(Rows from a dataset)
##########
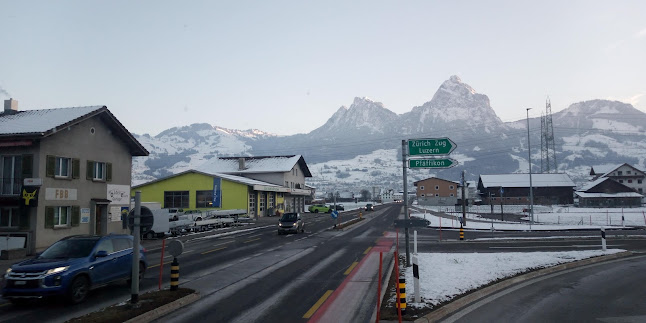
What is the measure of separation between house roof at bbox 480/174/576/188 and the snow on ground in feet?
286

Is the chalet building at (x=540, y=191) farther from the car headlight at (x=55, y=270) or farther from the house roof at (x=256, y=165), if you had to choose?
the car headlight at (x=55, y=270)

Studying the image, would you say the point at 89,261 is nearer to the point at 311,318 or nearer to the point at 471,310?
the point at 311,318

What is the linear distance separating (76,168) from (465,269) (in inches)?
955

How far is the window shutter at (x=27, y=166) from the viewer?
24.9 meters

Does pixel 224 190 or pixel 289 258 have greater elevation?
pixel 224 190

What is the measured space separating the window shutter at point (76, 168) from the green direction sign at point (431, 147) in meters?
22.4

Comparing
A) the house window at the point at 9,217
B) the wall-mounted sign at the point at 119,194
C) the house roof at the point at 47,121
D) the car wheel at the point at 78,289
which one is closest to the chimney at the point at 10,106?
the house roof at the point at 47,121

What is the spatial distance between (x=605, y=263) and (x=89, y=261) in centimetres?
1969

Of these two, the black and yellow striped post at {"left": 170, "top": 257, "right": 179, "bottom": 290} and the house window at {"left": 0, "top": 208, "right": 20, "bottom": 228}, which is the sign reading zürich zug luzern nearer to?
the black and yellow striped post at {"left": 170, "top": 257, "right": 179, "bottom": 290}

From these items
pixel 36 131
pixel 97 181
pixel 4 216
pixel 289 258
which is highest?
pixel 36 131

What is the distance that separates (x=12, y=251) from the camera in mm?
22141

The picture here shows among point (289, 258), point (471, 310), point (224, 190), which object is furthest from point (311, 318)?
point (224, 190)

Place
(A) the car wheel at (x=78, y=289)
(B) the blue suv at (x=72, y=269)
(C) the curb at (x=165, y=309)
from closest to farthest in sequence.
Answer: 1. (C) the curb at (x=165, y=309)
2. (B) the blue suv at (x=72, y=269)
3. (A) the car wheel at (x=78, y=289)

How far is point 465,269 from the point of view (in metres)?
15.7
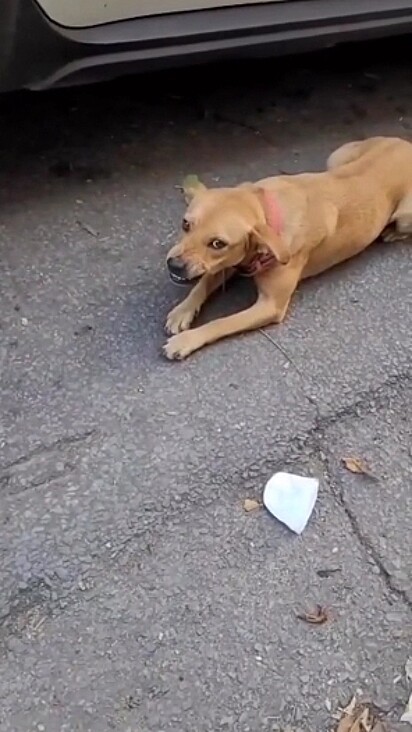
##########
> **Stated exercise**
Can you reproduce every row above word for word, leaving out the pictures?

> **The solution**
What is the measure of separation between house roof at bbox 480/174/576/188 and the snow on ground in feet?
286

Is the chalet building at (x=540, y=191) farther from the car headlight at (x=55, y=270) or farther from the house roof at (x=256, y=165), if you had to choose?
the car headlight at (x=55, y=270)

Studying the image, would you say the point at 89,261 is nearer to the point at 311,318 or nearer to the point at 471,310?
the point at 311,318

What is the linear distance separating (76,168) from (465,269) (in inches)?
955

How far is the window shutter at (x=27, y=166) from the viewer?
24.9 meters

Does pixel 224 190 or pixel 289 258 have greater elevation?
pixel 224 190

What is the measured space separating the window shutter at point (76, 168) from the green direction sign at point (431, 147) in meters?
22.4

Comparing
A) the house window at the point at 9,217
B) the wall-mounted sign at the point at 119,194
C) the house roof at the point at 47,121
D) the car wheel at the point at 78,289
which one is closest to the chimney at the point at 10,106?
the house roof at the point at 47,121

What is the spatial distance between (x=605, y=263) and (x=89, y=261) in centimetres?
1969

Of these two, the black and yellow striped post at {"left": 170, "top": 257, "right": 179, "bottom": 290} and the house window at {"left": 0, "top": 208, "right": 20, "bottom": 228}, which is the sign reading zürich zug luzern nearer to?
the black and yellow striped post at {"left": 170, "top": 257, "right": 179, "bottom": 290}

From these items
pixel 36 131
pixel 97 181
pixel 4 216
pixel 289 258
which is highest?
pixel 36 131

What is the distance that separates (x=12, y=251) from the camera in mm?
22141

The picture here shows among point (289, 258), point (471, 310), point (224, 190), which object is furthest from point (311, 318)?
point (224, 190)

Place
(A) the car wheel at (x=78, y=289)
(B) the blue suv at (x=72, y=269)
(C) the curb at (x=165, y=309)
from closest to farthest in sequence.
Answer: 1. (C) the curb at (x=165, y=309)
2. (B) the blue suv at (x=72, y=269)
3. (A) the car wheel at (x=78, y=289)

How far is point 465,269 from the point of view (in metres)?
15.7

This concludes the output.